This week, the instruction focused on reading comprehension - specifically on fluency. Fluency involves accuracy, rate/pace, and expression/prosody. It is important for young readers to begin to gain fluency in their reading, as fluency affects comprehension.
I decided to utilize the structure of the workshop model – I began each Reader’s Workshop with a mini-lesson, where I explained a fluency strategy/skill. I then modeled the strategy/skill, and encouraged active participation from the students. Then I had the children focus on fluency during their independent (or buddy) reading. At the end of each workshop we took a moment to reflect on the lesson. I had students discuss any successes, challenges, or observations that they made during their reading.
Click Read More to read about this week's Reader's Workshop lessons and activities.
On Thursday we focused on the expression/prosody aspect of fluency. I introduced the concept of “scooping phrases” as the class read the morning message. They used an ice cream scooper to help them identify and read phrases with appropriate expression/prosody. They noticed that punctuation marks were important in discerning phrases, and they practiced using the correct expression when confronted with punctuation marks.

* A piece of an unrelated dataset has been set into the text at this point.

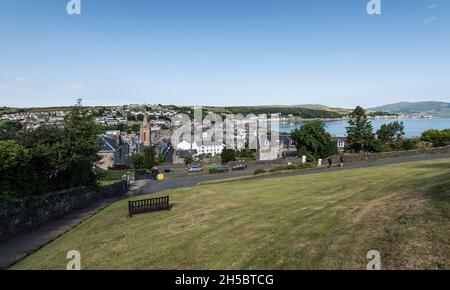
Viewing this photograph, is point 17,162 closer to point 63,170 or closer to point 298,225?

In the mini-lesson we used the alphabet to explore more with punctuation marks and how they affect the way we read text. The students suggested that we add punctuation marks to the alphabet to alter the way we read it, and ultimately change the meaning of the "text." After we practiced adding punctuation and reading our “alphabet sentences,” the students worked in pairs to create their own version. They practiced reading their alphabets with proper expression/prosody, accuracy, and rate – and then they each performed their alphabet for the class.
On Friday, we extended our discussion on fluency and how it can affect the meaning of text. I had the students visualize what was happening in sentences as I read them aloud and displayed them on the projector. We discussed how the sentences had the same words, but because of the punctuation, they meant two very different things. For example: "That is a huge hot dog!" means something very different than "That is a huge, hot dog!"
Next, the students were off to read independently. I conferenced with students and we discussed how reading fluently makes our books more enjoyable and easier to understand.